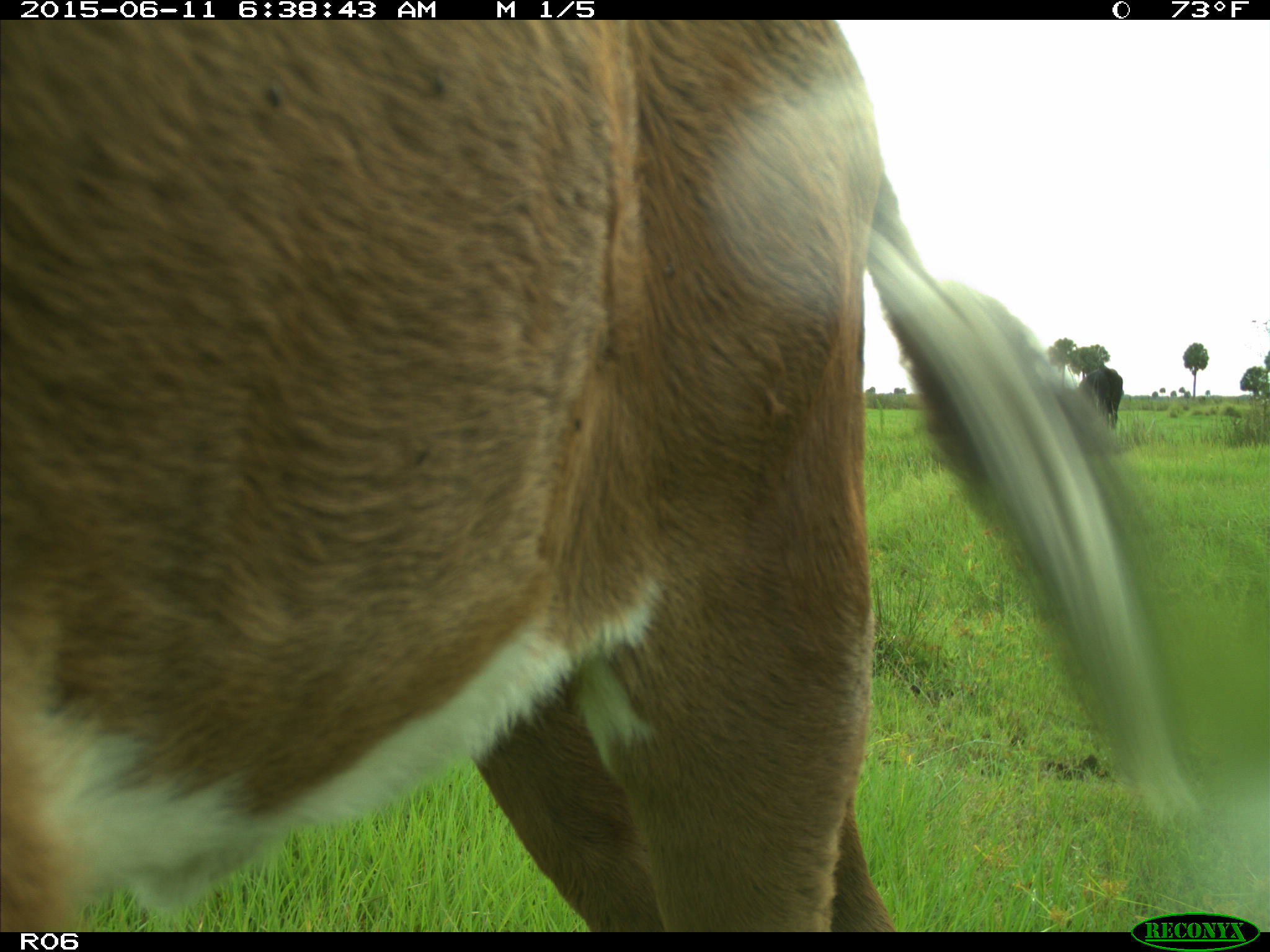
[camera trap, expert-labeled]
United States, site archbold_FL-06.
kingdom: Animalia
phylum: Chordata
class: Mammalia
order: Artiodactyla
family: Bovidae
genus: Bos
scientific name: Bos taurus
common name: domestic cow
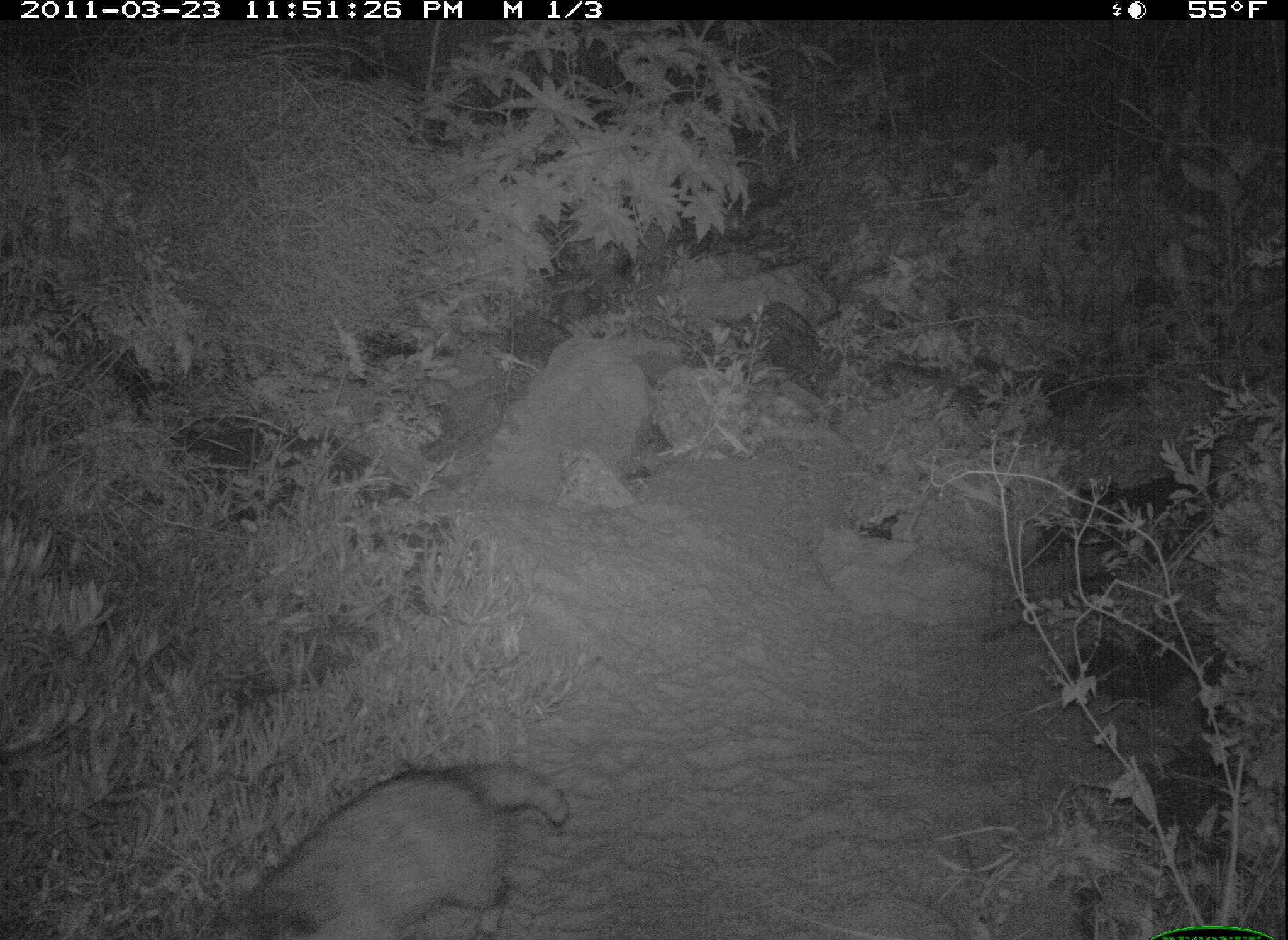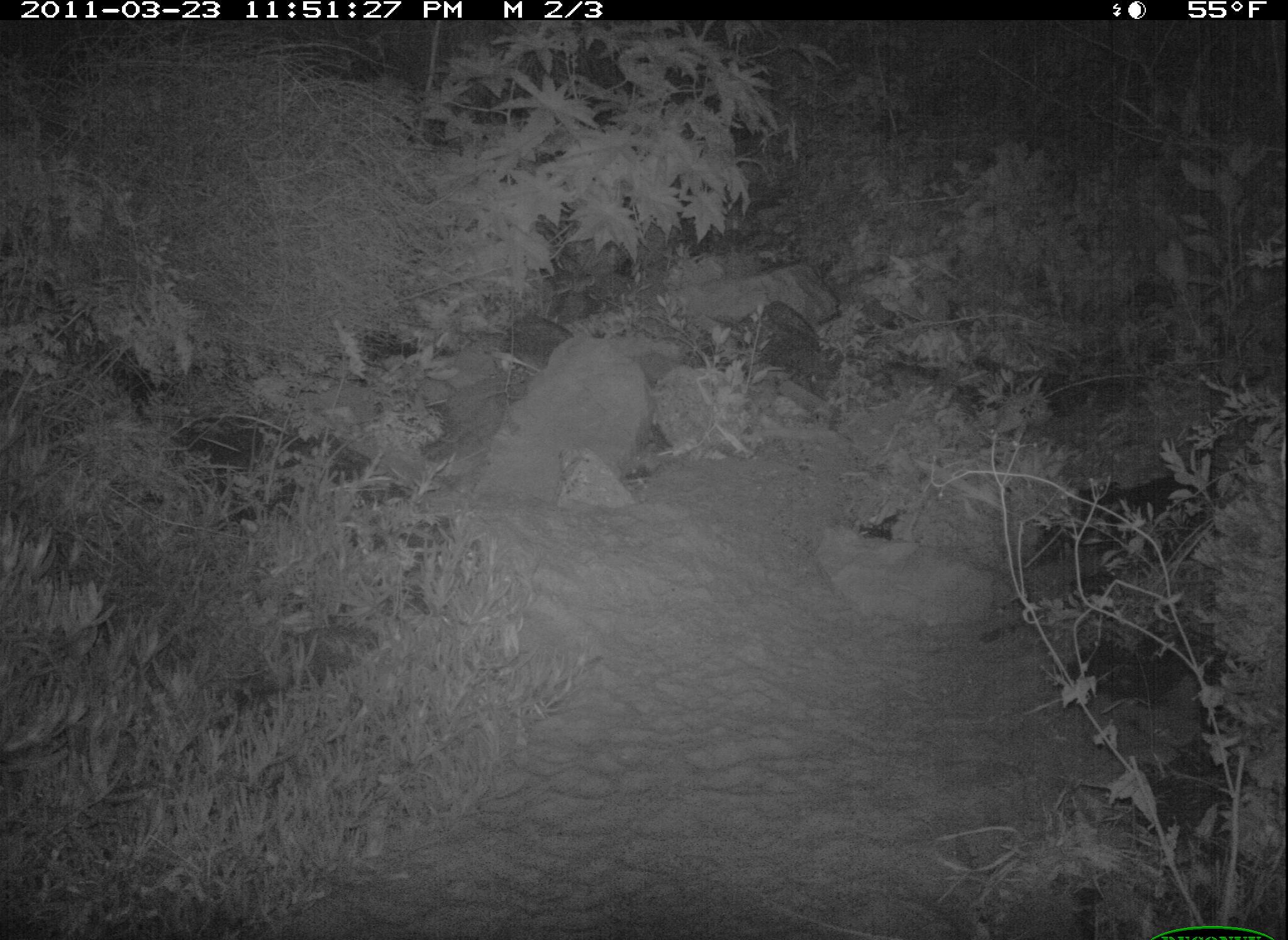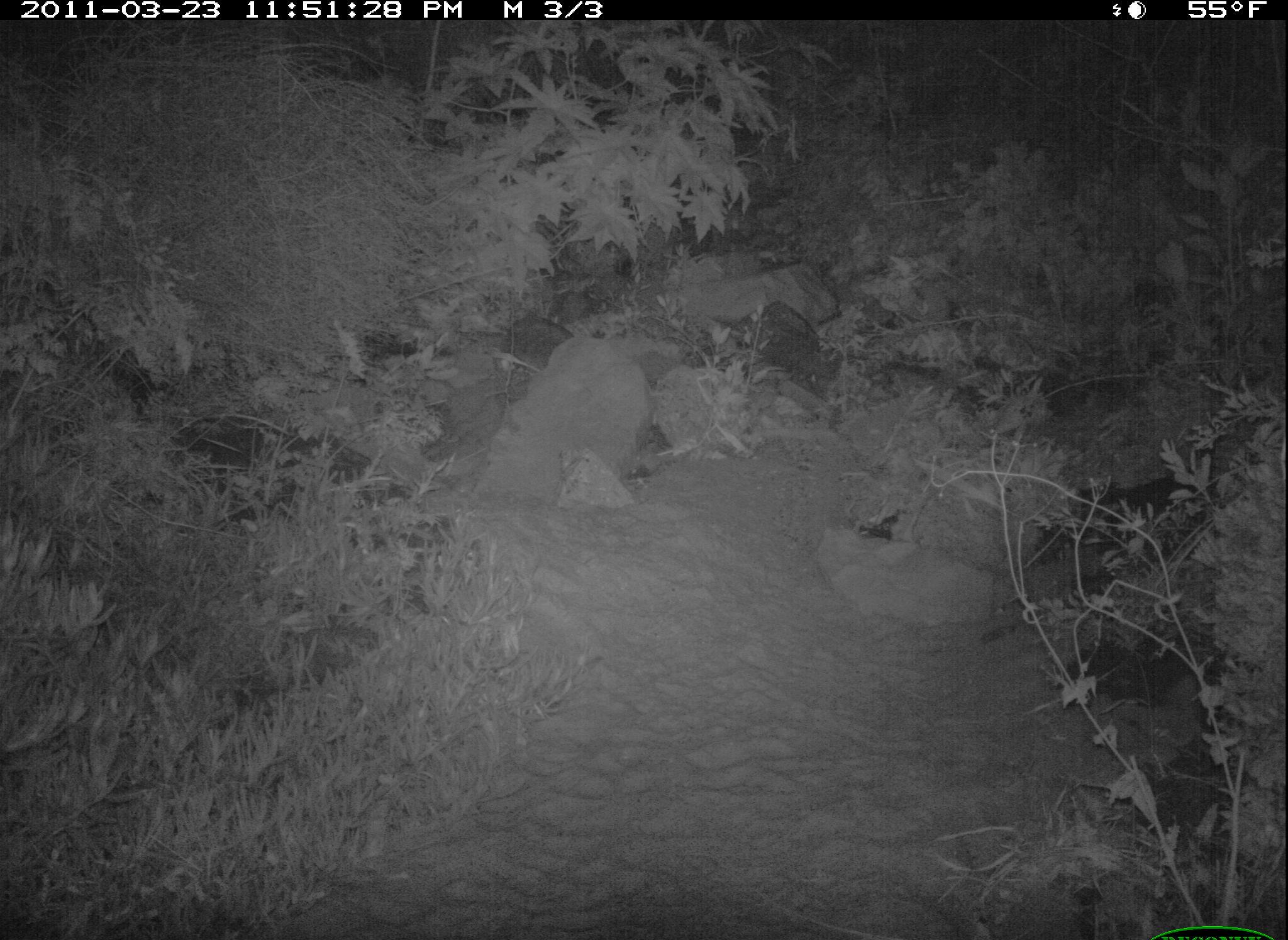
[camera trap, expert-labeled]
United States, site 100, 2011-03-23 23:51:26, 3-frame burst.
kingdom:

# # # # # # #

### Problem to work on:
For each line of the material that contains "site", return a copy.

### Output for this exercise:
United States, site archbold_FL-06.
United States, site 100, 2011-03-23 23:51:26, 3-frame burst.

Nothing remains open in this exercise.